The younger man nodded, found his baseball cap beside the register, fitted it over his head, and walked slowly out, glancing behind him to see if Mr. Peel was on the phone with the police. He wasn’t. He was staring down at the mismatched pile of currency, and then, shaking his head, he began counting it once again.

* * *

Edward came up to the pharmacy counter. His teeth were itching; they felt like they were made of fur. Something was all wrong with the light in this place. It was too much. It was actually a plot to make everyone feel sick. Vis-à-vis supply and demand. Vis-à-vis sick people. Meaning more profits for the drug companies. Or something like that. There was more to this thought but he could not get himself worked up about it. Because right now. Right now. Right now. He was doing something. What? His veins felt like they had calcified. The pharmacist, a stiff with a lab coat and glasses, asked him what he could do for him. What a question. Where to begin. How about a million dollars? Would that make anyone happy anymore? No. How about an operation? The one where you remove my heart? So I am just dick and guts. Because that is all I want anymore. Is there a pill back there that has the same effects? I would like to be an animal. All I want is to roam in the woods. Civilization has become too intelligent. What do you prescribe for that? Then he remembered the .45 at the back of his pants. Ah, yes. But he was sure he was being videotaped right now. There was a camera right above the counter. “Tell me where, good sir, where your pseudoephedrine products are, and be quick about it, as I am in a bit of a hurry.”

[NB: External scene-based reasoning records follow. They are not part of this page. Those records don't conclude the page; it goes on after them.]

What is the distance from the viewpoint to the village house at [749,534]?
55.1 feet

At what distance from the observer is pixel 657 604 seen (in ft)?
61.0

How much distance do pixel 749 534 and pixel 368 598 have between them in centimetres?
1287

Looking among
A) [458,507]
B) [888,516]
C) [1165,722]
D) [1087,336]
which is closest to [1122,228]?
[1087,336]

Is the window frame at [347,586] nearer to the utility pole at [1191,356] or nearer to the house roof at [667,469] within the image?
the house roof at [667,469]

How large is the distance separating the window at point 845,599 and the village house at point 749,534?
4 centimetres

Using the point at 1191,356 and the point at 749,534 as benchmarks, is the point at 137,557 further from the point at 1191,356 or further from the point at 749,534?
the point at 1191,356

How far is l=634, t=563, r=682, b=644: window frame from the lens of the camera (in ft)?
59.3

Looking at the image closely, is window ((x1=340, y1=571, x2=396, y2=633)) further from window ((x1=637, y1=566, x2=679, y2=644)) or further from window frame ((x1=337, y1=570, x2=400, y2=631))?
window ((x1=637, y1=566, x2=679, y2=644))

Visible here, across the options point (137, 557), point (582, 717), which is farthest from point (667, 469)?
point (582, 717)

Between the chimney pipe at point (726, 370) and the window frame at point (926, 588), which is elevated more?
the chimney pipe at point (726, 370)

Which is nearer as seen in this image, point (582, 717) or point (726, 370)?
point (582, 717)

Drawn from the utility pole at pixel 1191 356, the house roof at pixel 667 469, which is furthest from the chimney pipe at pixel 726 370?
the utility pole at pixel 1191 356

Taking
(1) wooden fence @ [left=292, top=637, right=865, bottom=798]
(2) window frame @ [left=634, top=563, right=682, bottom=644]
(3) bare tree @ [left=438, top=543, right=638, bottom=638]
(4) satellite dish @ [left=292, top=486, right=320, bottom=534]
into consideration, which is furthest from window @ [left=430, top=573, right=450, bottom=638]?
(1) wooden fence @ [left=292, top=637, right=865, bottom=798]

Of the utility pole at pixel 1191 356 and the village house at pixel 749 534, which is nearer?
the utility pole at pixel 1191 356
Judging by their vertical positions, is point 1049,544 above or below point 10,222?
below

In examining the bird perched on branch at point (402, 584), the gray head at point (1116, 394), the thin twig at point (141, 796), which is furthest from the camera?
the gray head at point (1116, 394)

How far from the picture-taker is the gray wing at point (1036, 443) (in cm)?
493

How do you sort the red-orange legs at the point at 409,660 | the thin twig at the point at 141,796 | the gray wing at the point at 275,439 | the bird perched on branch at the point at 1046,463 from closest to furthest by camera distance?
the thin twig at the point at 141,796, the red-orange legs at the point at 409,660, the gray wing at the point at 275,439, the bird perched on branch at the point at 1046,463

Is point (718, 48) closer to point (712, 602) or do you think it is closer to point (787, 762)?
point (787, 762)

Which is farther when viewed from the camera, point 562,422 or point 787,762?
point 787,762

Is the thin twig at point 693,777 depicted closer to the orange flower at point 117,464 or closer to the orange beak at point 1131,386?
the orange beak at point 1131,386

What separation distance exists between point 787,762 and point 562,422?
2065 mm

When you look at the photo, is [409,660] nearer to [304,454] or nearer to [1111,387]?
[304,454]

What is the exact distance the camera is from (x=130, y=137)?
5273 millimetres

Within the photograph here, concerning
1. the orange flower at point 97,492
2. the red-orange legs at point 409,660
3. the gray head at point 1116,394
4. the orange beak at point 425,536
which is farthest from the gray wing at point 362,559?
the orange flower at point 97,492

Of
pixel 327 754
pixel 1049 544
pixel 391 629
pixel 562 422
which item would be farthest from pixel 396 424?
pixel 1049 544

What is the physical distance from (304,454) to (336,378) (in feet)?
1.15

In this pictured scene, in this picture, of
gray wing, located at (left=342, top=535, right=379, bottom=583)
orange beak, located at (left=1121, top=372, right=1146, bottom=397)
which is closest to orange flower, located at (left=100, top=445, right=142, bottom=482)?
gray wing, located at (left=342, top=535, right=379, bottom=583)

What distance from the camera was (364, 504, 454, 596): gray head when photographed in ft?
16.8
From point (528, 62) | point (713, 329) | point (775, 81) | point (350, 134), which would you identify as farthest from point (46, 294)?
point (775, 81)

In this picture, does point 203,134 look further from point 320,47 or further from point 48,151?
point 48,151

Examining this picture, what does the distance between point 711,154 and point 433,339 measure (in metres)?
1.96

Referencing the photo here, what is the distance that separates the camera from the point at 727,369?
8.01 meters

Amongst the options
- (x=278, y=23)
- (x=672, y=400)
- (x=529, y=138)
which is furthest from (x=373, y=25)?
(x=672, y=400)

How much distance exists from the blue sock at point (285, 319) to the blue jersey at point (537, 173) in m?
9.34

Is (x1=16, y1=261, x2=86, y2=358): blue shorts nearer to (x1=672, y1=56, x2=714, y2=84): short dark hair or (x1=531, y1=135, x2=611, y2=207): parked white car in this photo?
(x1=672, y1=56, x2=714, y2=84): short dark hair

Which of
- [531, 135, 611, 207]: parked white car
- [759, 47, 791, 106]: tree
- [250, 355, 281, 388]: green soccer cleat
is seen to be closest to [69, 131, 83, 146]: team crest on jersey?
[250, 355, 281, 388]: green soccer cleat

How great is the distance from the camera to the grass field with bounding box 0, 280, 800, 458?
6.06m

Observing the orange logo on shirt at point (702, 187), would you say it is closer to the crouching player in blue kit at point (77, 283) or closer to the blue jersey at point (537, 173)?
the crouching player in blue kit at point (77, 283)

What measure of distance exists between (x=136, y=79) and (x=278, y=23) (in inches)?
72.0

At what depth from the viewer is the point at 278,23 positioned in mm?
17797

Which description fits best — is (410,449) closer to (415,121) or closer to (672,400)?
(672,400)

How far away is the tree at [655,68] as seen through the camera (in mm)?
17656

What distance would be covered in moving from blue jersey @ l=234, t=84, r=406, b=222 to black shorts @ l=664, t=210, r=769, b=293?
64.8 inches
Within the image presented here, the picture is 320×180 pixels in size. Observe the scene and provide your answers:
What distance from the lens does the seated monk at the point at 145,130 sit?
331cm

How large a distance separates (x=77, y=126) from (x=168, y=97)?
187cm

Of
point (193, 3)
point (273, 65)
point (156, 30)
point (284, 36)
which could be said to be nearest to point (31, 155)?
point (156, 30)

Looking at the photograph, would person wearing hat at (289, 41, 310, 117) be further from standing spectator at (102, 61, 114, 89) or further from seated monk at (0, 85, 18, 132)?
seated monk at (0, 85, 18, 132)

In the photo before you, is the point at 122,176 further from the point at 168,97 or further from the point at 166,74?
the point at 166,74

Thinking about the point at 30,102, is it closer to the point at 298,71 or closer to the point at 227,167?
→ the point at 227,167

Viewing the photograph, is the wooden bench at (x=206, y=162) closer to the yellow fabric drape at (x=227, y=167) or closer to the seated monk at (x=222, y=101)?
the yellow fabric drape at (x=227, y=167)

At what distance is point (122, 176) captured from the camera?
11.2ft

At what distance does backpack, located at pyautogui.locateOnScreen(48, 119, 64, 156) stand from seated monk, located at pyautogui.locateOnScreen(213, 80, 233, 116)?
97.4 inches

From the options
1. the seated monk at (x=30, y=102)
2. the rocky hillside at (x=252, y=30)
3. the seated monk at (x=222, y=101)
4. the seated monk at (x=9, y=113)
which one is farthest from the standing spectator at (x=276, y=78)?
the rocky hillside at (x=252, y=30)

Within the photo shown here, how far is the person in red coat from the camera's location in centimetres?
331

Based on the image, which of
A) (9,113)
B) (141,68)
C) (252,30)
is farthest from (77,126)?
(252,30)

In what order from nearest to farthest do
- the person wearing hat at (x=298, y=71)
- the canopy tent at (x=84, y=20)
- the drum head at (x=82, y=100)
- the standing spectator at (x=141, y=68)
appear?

“Aisle twelve, cold and cough.”

“Thank you, my good man, thank you, a thousand thank yous.”

He moved like a plastic skeleton, at odd angles to the ceiling and floor, searching for aisle twelve. Things in this place smelled different. Like they had been experimented with. It was the phosphates. Or the plastics. The hormones. Nothing looked or tasted the way he remembered it. It was a part of the problem of everything. Nothing rotted anymore. The torment of nature had finally been escaped. It was the chemicals that had done it, the same ones flashing in his brain. He found himself staring at a freezer full of beverages, wondering what it would be like to be an Eskimo. My good man. Aisle twelve. He was feeling better now. The lights did that too. That was how all these stores were making record profits. It was called halcyon. You couldn’t smell it or taste it except in the negative. Soda pop tasted too good because of it. All the fast food was full of it. And then again, it was okay to feel good. He was back home and his mother had not turned him out. Not yet anyway. And already he had plans. A plan. Before the California biker-gang cartels made their move into the Midwest and crystal meth was as big as it was back on the West Coast, he needed to set himself up in distribution. And production. He could corner the market. If he could get together enough cash to mix the first batch. And if his timing was right. Which was why aisle twelve. There were half a dozen boxes of different cold medicines with pseudoephedrine, and he decided he would take them all. Cradling the cardboard boxes against his chest, he limped up to the counter, his nose running once again. He set the boxes down on the black conveyer belt and the clerk—an old woman with hair like cotton candy—looked up at him, and he just nodded and said, “And this too,” placing a pack of gum on top.